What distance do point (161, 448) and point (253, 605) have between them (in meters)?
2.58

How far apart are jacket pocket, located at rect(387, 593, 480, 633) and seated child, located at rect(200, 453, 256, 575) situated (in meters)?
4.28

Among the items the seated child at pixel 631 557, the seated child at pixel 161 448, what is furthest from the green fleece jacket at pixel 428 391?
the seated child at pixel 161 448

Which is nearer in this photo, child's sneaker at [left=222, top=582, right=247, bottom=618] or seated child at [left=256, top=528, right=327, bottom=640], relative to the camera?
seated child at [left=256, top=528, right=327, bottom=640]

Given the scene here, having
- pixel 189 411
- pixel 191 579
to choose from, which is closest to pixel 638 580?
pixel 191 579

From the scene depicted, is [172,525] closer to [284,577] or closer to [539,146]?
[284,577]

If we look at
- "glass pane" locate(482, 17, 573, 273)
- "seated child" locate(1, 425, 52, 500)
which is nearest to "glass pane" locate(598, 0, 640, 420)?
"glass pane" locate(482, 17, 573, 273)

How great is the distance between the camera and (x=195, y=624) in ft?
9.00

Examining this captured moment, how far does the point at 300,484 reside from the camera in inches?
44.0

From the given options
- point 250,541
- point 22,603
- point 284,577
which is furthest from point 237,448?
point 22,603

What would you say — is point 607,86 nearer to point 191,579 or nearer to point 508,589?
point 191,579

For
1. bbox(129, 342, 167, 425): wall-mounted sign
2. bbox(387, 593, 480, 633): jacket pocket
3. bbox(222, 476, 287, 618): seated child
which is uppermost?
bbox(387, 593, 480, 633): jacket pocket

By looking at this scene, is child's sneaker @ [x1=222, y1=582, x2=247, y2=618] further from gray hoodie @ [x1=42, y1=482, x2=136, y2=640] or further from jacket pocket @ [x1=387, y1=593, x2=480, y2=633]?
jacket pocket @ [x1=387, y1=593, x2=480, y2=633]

..............................

■ Aim of the exercise ■
Rewrite the listing above with each "child's sneaker" changed to "kid's shoe", leaving everything else the same.

■ Task answer ■
What distance do point (161, 448) and point (253, 605) have between them (in meters)?
2.58

How far apart are jacket pocket, located at rect(387, 593, 480, 633) and seated child, located at rect(200, 453, 256, 575) situated (in meters)?
4.28

Among the items the seated child at pixel 631 557, the seated child at pixel 161 448, what is furthest from the green fleece jacket at pixel 428 391?
the seated child at pixel 161 448

Which is nearer in this photo, kid's shoe at [left=222, top=582, right=247, bottom=618] or seated child at [left=256, top=528, right=327, bottom=640], relative to the camera?
seated child at [left=256, top=528, right=327, bottom=640]

Given the scene here, having
- pixel 189 411
- pixel 191 579
to choose from, which is closest to pixel 638 580?
pixel 191 579

From the scene depicted, is [172,525] closer to [284,577] or closer to [539,146]?
[284,577]

If we look at
- "glass pane" locate(482, 17, 573, 273)
- "seated child" locate(1, 425, 52, 500)
which is nearest to "glass pane" locate(598, 0, 640, 420)?
"glass pane" locate(482, 17, 573, 273)

How great is the distance between the camera and (x=195, y=624) in ft?
9.00

Examining this captured moment, how far does the point at 300,484 reside from the camera in inches?
44.0

From the given options
- point 250,541
- point 22,603
- point 284,577
which is furthest from point 237,448?
point 22,603

What would you say — is point 607,86 nearer to point 191,579 or nearer to point 508,589?
point 191,579

For
1. bbox(129, 342, 167, 425): wall-mounted sign
2. bbox(387, 593, 480, 633): jacket pocket
3. bbox(222, 476, 287, 618): seated child
which is uppermost?
bbox(387, 593, 480, 633): jacket pocket

By looking at this scene, is kid's shoe @ [x1=222, y1=582, x2=247, y2=618] further from gray hoodie @ [x1=42, y1=482, x2=136, y2=640] or further from jacket pocket @ [x1=387, y1=593, x2=480, y2=633]?
jacket pocket @ [x1=387, y1=593, x2=480, y2=633]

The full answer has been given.